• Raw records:
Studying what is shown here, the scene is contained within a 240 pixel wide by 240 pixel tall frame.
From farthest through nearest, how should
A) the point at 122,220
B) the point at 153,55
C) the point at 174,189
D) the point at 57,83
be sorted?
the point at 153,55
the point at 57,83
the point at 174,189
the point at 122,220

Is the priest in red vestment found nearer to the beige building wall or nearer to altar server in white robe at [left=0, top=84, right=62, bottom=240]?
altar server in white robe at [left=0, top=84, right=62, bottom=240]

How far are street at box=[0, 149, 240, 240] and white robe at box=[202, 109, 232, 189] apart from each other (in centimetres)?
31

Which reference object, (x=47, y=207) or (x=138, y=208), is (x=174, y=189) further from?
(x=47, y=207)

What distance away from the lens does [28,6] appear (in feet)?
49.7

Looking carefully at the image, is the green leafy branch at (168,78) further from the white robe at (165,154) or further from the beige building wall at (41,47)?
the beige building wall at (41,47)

• What to work on: Copy out all of the lines above word for word, with nothing changed.

• Exercise answer:
Studying what is shown here, the scene is contained within a 240 pixel wide by 240 pixel tall frame.
From farthest through nearest, how should
A) the point at 122,220
B) the point at 153,55
C) the point at 174,189
D) the point at 57,83
be sorted?
the point at 153,55
the point at 57,83
the point at 174,189
the point at 122,220

Is the priest in red vestment found nearer to the beige building wall or nearer to altar server in white robe at [left=0, top=84, right=62, bottom=240]?
altar server in white robe at [left=0, top=84, right=62, bottom=240]

How far are street at box=[0, 149, 240, 240] and white robe at box=[202, 109, 232, 189] apart from each other (in centimetres)?
31

Which reference object, (x=47, y=207) or (x=138, y=208), is (x=174, y=189) further from?
(x=47, y=207)

What distance away from the lens does [28,6] appear (in feet)?
49.7

Looking carefully at the image, is the green leafy branch at (168,78) further from the white robe at (165,154) or further from the beige building wall at (41,47)?
the beige building wall at (41,47)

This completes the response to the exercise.